Certainly a pre 80's model.


----------



## FredM (Nov 18, 2015)

TractorData.com International Harvester 444 tractor information







www.tractordata.com













International 2444


The International 2444 was built by International Harvester from 1967 to 1969, with partial manufacture in Doncaster, England and final assembly in Louisville, Kentucky, USA. Main article: International Harvester For basic 444 utility tractor see International 444. For low-profile version see...




tractors.fandom.com





2nd site is for the yellow tractor


----------



## Cerb (Jul 31, 2021)

FredM said:


> Can you post a few photos of the tractor as a whole?, the top link setup is simular to the 454 and 574 top link, those models had the gear change inline and on the side near the rear guard, and with the top of the transmission housing clear of impediments.
> 
> Certainly a pre 80's model.


I do not have a picture of tractor as a whole. I will try and get one posted soon, but the seller and my work schedules are so out of wack that I won't be able to for about 2 weeks. I will attach the fee other photos I have that didn't get posted earlier. Thank you.


----------



## FredM (Nov 18, 2015)

Don't worry about photos, I googled and found 444 and the 2444 industrial yellow model.

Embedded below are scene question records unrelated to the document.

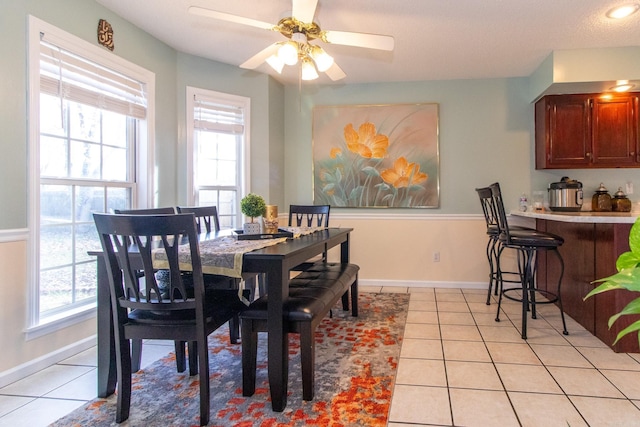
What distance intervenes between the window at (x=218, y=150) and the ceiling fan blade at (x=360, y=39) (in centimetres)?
177

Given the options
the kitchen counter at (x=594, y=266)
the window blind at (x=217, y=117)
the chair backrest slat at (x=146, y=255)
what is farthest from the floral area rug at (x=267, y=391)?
the window blind at (x=217, y=117)

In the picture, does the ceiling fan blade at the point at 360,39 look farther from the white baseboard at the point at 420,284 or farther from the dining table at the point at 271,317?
the white baseboard at the point at 420,284

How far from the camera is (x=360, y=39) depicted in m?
2.43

Have you opened the second address I sent titled "international 2444", this will give you most of your info you need including the C153 gas engine as used on your tractor.


----------



## Darryle (Jul 14, 2021)

FredM said:


> TractorData.com International Harvester 444 tractor information
> 
> 
> 
> ...


I think you nailed it with the 2444


----------



## FredM (Nov 18, 2015)

Darryle said:


> I think you nailed it with the 2444


Sure hope so Darryle.


----------



## Cerb (Jul 31, 2021)

Sorry for late reply, work has been hectic. I also agree all roads are leading to a 2444. Thank you for the responses. Anyone here ever owned a 2444, or have an idea of parts availability?
I assume parts shouldn't be too scarce since the engine and most other components were used on multiple models. Other than a seized engine and a bad paint job, the tractor over all seems to be complete.


----------



## FredM (Nov 18, 2015)

G'day Cerb, if you type IH 2444 in the search box on this forum, this will bring up a couple more owners of this model, you could PM them to ask questions.


----------